**Zu bearbeitende Aufgaben**:
- a) Welche Art von Visa stellt das russische Außenministerium laut dem Text über den „Visa-Vorhang“ nicht mehr an Künstler aus?
- b) Nennen Sie alle Personen und Musikgruppen, die im Text über den „Visa-Vorhang“ namentlich erwähnt werden.

Ein drohender "Visa-Vorhang"

Spätestens der antirussische Skandal-Auftritt der Gruppe Bloodhound Gang vor wenigen Wochen hat die Politik aufgeschreckt und die Visafrage neu entfacht. Milonow jedenfalls will die Einreise der Künstler prüfen lassen, die im Land Aufruhr verursachen könnten. Werden die Visa-Dokumente also zu einem taktischen Mittel, um unbequeme Künstler zu verhindern?

Russische Medien schrieben bereits von einem drohenden "Visa-Vorhang". Doch Jewgenij Finkelstein, Präsident der Medienholding PMI, die Madonna und Lady Gaga nach Russland brachte, versucht zu beschwichtigen. Das russische Außenministerium habe zwar tatsächlich aufgehört, humanitäre Visa an Künstler auszustellen. Stattdessen müssen sich die Promoter um ein Arbeitsvisum kümmern, was langwieriger ist. "Der Staat aber hat sich nie eingemischt, welche Konzerte wir organisieren. Die Künstler haben das Recht, ihren Standpunkt auszudrücken", sagte er der SZ.

In dem Brief an Putin, den der Konzertveranstalter und viele andere russische Promoter unterschrieben haben, fordert Finkelstein Klarheit. Nach seinen Angaben habe das Präsidialamt reagiert; die Einführung von Künstler-Visa werde ausgearbeitet. Selbst dann aber dürften Künstler nicht nur daran gemessen werden, wie sie singen. Sondern auch, was sie sonst noch sagen.

**Quellenangaben**:
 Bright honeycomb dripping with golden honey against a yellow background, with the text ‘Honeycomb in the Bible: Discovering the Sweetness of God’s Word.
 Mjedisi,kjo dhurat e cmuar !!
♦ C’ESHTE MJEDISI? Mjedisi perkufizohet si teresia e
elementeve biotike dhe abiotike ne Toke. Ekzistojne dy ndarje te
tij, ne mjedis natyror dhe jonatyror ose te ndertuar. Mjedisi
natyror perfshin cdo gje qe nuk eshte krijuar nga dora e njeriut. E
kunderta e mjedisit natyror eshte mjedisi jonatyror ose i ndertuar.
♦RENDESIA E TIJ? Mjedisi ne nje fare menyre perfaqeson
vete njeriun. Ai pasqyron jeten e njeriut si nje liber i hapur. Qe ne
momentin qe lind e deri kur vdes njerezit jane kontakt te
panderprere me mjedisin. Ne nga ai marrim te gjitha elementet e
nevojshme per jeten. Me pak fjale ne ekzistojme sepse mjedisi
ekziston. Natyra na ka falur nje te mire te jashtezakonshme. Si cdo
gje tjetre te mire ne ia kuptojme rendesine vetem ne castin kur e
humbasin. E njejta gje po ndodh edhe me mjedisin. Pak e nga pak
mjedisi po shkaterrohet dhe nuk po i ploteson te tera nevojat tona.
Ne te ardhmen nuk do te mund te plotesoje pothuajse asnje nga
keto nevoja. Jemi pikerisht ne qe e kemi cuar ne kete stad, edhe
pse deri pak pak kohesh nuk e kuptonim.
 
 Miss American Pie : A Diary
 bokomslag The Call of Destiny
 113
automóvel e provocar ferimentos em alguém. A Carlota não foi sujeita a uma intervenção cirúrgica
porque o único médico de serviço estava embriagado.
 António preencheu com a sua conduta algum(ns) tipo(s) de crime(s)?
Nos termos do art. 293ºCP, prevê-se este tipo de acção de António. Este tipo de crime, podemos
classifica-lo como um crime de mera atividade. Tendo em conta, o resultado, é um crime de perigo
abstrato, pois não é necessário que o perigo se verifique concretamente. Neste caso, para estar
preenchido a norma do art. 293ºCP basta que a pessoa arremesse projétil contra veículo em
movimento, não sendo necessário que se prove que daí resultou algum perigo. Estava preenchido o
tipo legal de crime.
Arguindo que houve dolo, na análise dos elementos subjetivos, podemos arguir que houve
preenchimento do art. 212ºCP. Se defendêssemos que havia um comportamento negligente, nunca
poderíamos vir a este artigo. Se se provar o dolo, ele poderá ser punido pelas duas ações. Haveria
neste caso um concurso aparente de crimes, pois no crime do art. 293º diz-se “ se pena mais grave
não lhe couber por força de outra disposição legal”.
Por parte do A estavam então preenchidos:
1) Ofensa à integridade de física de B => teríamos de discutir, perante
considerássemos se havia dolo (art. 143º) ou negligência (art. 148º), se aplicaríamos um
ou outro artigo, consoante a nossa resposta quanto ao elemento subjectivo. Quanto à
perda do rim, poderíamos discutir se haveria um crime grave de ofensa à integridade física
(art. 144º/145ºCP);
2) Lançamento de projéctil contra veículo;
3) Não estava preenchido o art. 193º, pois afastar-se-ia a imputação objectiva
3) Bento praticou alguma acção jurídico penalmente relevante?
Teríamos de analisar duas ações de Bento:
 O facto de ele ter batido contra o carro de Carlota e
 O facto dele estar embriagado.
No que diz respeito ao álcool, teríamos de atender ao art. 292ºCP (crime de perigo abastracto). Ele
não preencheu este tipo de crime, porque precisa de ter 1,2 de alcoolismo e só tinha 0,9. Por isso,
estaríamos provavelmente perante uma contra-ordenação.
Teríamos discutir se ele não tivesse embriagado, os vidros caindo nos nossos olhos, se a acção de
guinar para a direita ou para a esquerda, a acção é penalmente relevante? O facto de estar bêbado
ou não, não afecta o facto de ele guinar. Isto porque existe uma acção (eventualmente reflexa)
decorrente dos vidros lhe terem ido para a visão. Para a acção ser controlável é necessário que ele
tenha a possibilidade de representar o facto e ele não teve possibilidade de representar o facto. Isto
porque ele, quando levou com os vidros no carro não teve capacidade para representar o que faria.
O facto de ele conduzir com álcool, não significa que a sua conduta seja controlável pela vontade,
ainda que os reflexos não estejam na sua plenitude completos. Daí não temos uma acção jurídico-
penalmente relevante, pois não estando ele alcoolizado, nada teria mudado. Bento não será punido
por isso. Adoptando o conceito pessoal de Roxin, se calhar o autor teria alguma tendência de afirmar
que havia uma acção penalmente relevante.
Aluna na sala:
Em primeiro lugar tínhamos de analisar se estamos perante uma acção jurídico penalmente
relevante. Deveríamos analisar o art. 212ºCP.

==

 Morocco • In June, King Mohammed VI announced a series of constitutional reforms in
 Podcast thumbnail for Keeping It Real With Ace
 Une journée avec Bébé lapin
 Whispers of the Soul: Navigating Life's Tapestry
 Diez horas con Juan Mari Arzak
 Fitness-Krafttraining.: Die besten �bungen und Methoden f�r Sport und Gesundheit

**Ergebnisse**:
- a) Humanitäre Visa.

- b) Bloodhound Gang, Milonow, Jewgenij Finkelstein, Madonna, Lady Gaga, Putin